A little after 1pm a support tech named Ruonan called my cell phone and said she would be taking the case.  I have to say she is probably one of the most pleasant tech support agents I have spoken with.  So Ruonan contacted Galen at LeftHand Networks and we started digging into the problem.  Galen connected to the SAN via SSH and noticed that the files that should be on the drives to create the configuration were missing… Hence we can’t find the data on the SAN.

Ruonan instructs us to then boot to slax pocket Linux and browse for the files on the DOM.  So we load slax Linux on a CD and boot from disk to create a bootable jump drive…  One item learned, SLAX boot iso doesn’t have an installer as the instructions state so we can’t make the USB jump drive bootable.  So Jeremie downloads DSL (D*** Small Linux).  We load that on to the jump drive.  All this monkeying around takes about 3 hours….  We boot up the SAN to find that the files are missing on the old DOM too…

So where does this leave us, according to Galen 80% chance of needing to rebuild the SAN.  So when do you wave good-bye to your data you know is on the SAN and start the backup recovery process?  Ugh, the though of restoring 13 virtual servers including a SQL server doesn’t give me warm fuzzies.

So at 5 pm I make the dreaded call… we are going to restore the servers from backup.  We contact Mark Moreno our SAN channel partner and the rebuilding of the SAN begins.

For the rest of the night we build and boot up virtual server templates and start the restore process.  At 1 am its clear we aren’t going to be up and running by morning so I tell Jeremie its time for us to head home.

Tuesday…
I arrive at the office at 7am and we continue to work on rebuilding the virtual servers. We did a system state restore to the print server and all the printers are back.. but the server isn’t stable… So we take the info about the print shares etc and start up a new template.   Around 9 am we have our Print Server back-online (minus 2 printers)…

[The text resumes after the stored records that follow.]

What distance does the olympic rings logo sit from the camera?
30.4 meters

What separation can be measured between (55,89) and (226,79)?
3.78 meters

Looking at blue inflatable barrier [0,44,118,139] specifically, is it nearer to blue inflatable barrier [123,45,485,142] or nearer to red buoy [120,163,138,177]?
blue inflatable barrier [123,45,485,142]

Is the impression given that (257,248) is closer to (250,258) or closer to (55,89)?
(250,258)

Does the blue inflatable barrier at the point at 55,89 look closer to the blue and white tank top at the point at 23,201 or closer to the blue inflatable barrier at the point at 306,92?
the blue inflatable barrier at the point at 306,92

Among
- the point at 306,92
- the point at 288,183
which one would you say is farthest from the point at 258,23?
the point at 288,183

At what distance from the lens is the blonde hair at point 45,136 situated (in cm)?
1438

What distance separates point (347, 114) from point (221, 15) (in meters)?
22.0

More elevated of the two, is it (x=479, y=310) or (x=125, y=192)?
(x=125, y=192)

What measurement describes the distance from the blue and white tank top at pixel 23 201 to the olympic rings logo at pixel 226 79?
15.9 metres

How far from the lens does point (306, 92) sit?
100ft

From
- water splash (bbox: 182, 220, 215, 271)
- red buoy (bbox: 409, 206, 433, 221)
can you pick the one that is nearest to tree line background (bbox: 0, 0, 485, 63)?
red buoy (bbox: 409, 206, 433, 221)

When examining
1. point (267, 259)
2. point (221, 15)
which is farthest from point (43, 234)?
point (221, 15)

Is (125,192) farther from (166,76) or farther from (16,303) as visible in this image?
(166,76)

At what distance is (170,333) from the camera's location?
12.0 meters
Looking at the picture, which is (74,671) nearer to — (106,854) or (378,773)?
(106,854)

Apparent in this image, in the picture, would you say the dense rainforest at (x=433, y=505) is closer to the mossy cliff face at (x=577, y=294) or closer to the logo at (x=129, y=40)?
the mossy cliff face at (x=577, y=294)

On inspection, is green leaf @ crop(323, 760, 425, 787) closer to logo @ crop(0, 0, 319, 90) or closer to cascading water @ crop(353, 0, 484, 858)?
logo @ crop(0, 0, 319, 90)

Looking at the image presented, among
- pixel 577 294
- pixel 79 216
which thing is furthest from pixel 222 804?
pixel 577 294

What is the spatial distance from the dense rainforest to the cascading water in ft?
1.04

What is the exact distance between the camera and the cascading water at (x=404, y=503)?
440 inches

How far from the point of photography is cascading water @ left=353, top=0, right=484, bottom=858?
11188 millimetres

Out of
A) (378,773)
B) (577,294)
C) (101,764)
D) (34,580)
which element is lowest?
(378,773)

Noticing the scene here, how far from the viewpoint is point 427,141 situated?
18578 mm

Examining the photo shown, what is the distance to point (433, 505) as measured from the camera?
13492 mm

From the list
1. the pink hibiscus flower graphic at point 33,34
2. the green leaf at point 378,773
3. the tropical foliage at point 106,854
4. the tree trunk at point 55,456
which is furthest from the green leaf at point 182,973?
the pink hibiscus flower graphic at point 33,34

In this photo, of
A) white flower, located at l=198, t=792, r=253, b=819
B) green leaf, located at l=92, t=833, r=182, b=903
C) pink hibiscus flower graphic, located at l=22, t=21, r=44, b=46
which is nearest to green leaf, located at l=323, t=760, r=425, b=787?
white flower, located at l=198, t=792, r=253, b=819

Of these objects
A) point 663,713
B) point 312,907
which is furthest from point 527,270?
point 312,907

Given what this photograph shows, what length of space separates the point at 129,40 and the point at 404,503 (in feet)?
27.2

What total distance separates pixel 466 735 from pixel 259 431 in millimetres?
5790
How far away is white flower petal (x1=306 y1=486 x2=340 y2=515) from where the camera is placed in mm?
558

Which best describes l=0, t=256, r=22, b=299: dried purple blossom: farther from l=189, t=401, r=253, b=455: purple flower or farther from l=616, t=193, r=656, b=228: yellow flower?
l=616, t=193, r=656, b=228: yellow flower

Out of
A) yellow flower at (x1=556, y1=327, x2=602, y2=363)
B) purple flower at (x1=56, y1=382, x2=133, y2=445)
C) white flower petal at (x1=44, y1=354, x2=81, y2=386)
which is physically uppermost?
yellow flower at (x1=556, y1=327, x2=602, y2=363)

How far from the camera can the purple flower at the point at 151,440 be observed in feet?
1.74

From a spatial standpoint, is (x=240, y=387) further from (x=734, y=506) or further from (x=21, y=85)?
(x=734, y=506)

I do have to say the restore process from our SonicWall CDP is really nice… We install the CDP client on the new Virtual servers and then right click on the directories and tell it to restore deleted directories and the process is under way. Need i say, no searching for tapes.  As soon as the data is back online, the directory is a watched folder again.

Around 2 pm the SAN is configured and ready for us to start restoring data. One bonus for the whole process, we configure the SAN with Load-balancing this time to utilize both NICs on the VM_Hosts and configure the mirroring and array in RAID 5 and gain almost a full TB of storage space.

We attempted to restore our SQL databases to the newly built SQL server but no luck.  A 2 hour call to Microsoft and a few tweaks on the permissions and using the cilconfig tool and we are able to remotely access to the SQL server.  But now the Desktop Authority application fails when we install… And of course DA support is closed.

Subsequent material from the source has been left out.